There have been deep divisions over how to curb global emissions World leaders have agreed to set a global target of cutting carbon emissions by at least 50% by 2050 in an effort to tackle global warming.
Japan's Prime Minister Yasuo Fukuda, who is hosting a summit of the Group of Eight industrialised nations, announced the deal after all-night negotiations.
Last year's G8 summit pledged only to "seriously consider" the cuts.
The leaders have also expressed serious concerns about the threat posed to the global economy by soaring oil prices.
But the leaders said they remained positive about the long-term resilience of their economies, so long as countries resisted the introduction of trade barriers.

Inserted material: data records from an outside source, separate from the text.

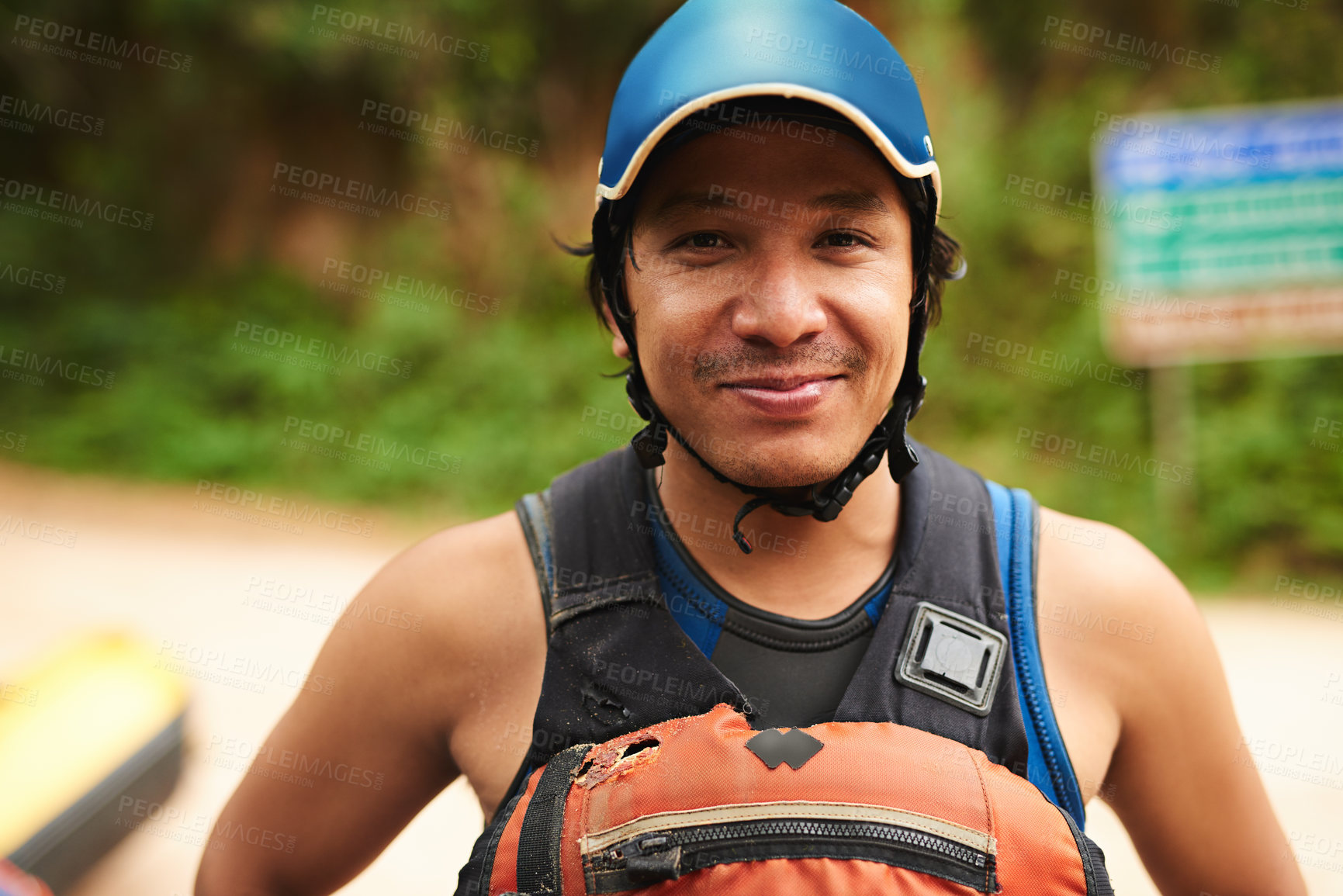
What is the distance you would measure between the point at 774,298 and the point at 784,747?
0.68m

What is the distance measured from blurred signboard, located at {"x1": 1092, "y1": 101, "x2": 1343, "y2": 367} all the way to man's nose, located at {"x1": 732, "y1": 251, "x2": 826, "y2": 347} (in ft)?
18.3

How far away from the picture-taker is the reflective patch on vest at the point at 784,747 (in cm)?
140

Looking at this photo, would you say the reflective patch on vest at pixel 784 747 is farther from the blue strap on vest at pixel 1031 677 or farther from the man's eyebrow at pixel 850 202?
the man's eyebrow at pixel 850 202

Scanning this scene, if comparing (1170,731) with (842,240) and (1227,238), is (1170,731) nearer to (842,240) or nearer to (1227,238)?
(842,240)

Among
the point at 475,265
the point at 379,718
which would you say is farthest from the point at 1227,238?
the point at 475,265

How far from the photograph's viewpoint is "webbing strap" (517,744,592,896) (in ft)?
4.59

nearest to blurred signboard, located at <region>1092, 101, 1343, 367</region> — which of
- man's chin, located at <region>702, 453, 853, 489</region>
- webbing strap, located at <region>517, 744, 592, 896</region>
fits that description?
man's chin, located at <region>702, 453, 853, 489</region>

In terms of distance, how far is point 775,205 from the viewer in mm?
1564

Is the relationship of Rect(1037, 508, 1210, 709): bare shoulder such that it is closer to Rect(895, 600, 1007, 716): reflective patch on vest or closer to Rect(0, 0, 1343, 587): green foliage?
Rect(895, 600, 1007, 716): reflective patch on vest

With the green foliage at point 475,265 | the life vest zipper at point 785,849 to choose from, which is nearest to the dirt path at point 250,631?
the green foliage at point 475,265

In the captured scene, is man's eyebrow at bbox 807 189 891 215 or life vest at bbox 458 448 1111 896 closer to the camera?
life vest at bbox 458 448 1111 896

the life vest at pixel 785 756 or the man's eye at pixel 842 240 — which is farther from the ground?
the man's eye at pixel 842 240

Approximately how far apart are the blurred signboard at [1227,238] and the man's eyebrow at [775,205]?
5448 millimetres

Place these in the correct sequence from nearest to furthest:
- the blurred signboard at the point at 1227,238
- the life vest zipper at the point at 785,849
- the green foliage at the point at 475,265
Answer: the life vest zipper at the point at 785,849 < the blurred signboard at the point at 1227,238 < the green foliage at the point at 475,265
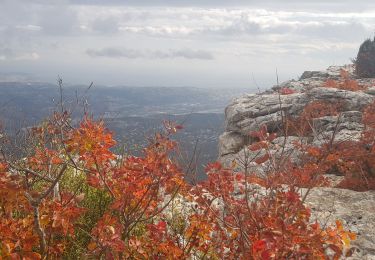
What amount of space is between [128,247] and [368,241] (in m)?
5.89

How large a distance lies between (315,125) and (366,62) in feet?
42.5

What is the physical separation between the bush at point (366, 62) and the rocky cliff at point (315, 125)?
47.7 inches

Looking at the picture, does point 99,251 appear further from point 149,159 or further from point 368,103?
point 368,103

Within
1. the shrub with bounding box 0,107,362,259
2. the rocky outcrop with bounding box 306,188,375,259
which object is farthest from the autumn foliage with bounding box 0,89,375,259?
the rocky outcrop with bounding box 306,188,375,259

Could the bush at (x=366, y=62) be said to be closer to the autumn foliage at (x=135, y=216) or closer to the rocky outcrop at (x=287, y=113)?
the rocky outcrop at (x=287, y=113)

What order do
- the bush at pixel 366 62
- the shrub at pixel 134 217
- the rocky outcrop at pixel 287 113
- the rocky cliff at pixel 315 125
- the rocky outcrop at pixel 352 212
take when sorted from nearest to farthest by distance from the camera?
the shrub at pixel 134 217 < the rocky outcrop at pixel 352 212 < the rocky cliff at pixel 315 125 < the rocky outcrop at pixel 287 113 < the bush at pixel 366 62

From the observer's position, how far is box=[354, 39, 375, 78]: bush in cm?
2798

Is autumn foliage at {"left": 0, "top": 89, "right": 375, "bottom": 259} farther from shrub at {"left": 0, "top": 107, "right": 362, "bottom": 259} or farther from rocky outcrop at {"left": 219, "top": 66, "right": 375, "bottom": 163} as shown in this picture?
rocky outcrop at {"left": 219, "top": 66, "right": 375, "bottom": 163}

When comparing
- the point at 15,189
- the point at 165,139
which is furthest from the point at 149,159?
the point at 15,189

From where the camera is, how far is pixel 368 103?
767 inches

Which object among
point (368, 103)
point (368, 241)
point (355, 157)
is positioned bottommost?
point (368, 241)

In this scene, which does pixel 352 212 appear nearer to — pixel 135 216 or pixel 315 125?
pixel 135 216

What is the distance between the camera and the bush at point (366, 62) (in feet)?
91.8

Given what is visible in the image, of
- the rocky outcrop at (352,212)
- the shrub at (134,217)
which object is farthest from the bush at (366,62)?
the shrub at (134,217)
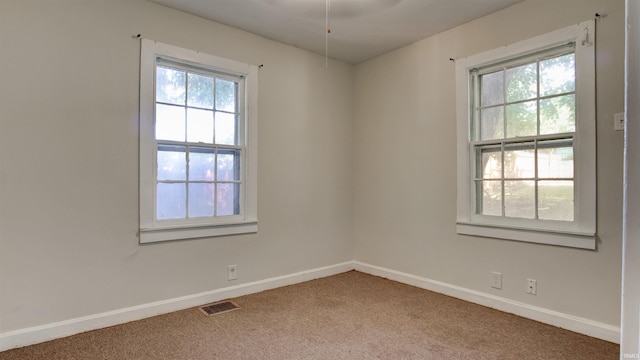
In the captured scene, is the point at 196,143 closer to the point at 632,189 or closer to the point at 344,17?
the point at 344,17

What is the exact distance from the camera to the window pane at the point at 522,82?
9.11ft

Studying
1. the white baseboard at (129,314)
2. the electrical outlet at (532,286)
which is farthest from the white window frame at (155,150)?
the electrical outlet at (532,286)

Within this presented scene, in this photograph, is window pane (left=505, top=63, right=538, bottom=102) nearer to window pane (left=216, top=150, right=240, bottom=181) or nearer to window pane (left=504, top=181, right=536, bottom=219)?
window pane (left=504, top=181, right=536, bottom=219)

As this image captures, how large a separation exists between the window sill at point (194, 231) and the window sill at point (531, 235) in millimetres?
1988

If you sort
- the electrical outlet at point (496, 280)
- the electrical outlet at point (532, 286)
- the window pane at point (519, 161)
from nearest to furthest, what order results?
1. the electrical outlet at point (532, 286)
2. the window pane at point (519, 161)
3. the electrical outlet at point (496, 280)

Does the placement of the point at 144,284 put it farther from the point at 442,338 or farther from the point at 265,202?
the point at 442,338

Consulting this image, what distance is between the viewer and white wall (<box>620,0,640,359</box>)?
0.44 m

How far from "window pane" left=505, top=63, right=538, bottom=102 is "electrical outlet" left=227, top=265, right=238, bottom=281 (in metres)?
2.84

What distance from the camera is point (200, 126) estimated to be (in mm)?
3076

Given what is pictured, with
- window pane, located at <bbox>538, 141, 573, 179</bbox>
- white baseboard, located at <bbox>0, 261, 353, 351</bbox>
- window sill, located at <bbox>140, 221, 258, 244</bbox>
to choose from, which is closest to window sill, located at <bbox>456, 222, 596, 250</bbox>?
window pane, located at <bbox>538, 141, 573, 179</bbox>

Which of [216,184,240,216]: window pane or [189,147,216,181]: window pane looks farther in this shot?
[216,184,240,216]: window pane

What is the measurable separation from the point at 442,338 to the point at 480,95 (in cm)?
211

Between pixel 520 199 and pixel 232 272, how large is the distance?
102 inches

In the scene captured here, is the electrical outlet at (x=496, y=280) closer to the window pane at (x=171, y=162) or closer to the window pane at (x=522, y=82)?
the window pane at (x=522, y=82)
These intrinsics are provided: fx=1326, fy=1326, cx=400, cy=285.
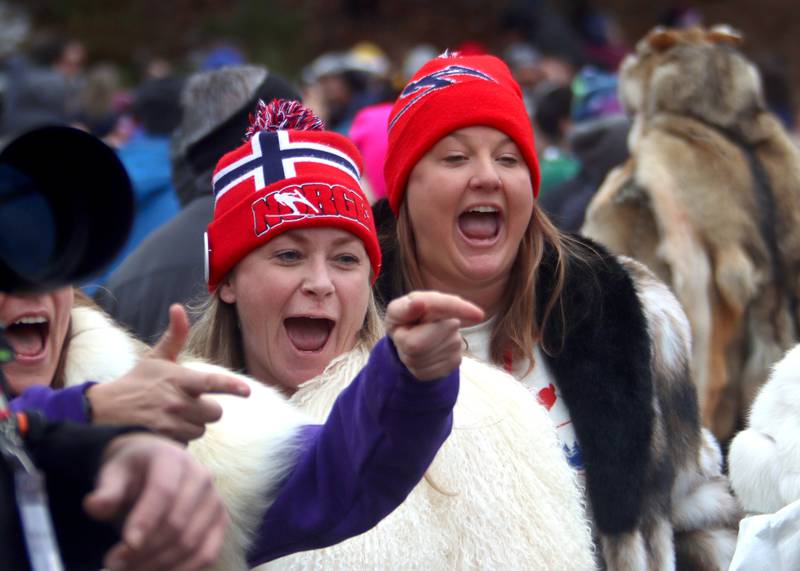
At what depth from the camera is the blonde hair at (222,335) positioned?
2967 mm

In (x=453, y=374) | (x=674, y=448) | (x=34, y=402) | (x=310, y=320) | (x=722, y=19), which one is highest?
(x=34, y=402)

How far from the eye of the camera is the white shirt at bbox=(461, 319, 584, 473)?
3240mm

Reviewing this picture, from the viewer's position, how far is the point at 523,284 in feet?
11.0

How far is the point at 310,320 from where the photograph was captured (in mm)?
2969

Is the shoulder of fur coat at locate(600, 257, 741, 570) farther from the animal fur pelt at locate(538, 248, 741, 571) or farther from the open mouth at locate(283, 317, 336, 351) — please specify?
the open mouth at locate(283, 317, 336, 351)

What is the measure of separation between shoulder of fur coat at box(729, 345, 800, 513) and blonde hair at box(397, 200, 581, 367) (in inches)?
20.4

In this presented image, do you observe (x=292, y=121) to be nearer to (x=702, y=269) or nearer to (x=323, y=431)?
(x=323, y=431)

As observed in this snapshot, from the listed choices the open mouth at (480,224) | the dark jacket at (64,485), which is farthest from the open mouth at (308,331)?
the dark jacket at (64,485)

The BBC's Bridget Kendall, who is at the summit, says no explanation was offered for the underlying causes for the high oil and food prices, nor concrete solutions offered on how to bring prices down.
The summit is taking place in Toyako, on the Japanese island of Hokkaido.
Leaders from the G8 nations - Britain, Canada, France, Germany, Italy, Japan, Russia and the United States - are being joined by counterparts from some 15 other countries.
In a joint statement, the G8 leaders said they would work with nearly 200 other UN member states - who have signed up to the convention on climate change - to adopt a goal of halving greenhouse gas emissions by 2050.
The G8 said that mid-term targets and national plans would be needed to achieve their aim.
Climate change has been one of the stickiest issues tackled by the G8 leaders, with divisions over what targets should be set and what would be expected of developing countries.
Speaking at the summit, the Japanese prime minister said he would call for the co-operation of China and India in cutting emissions when they join the meeting on Wednesday.
An unnamed US official said the agreement represented "substantial progress" on last year's summit pledge.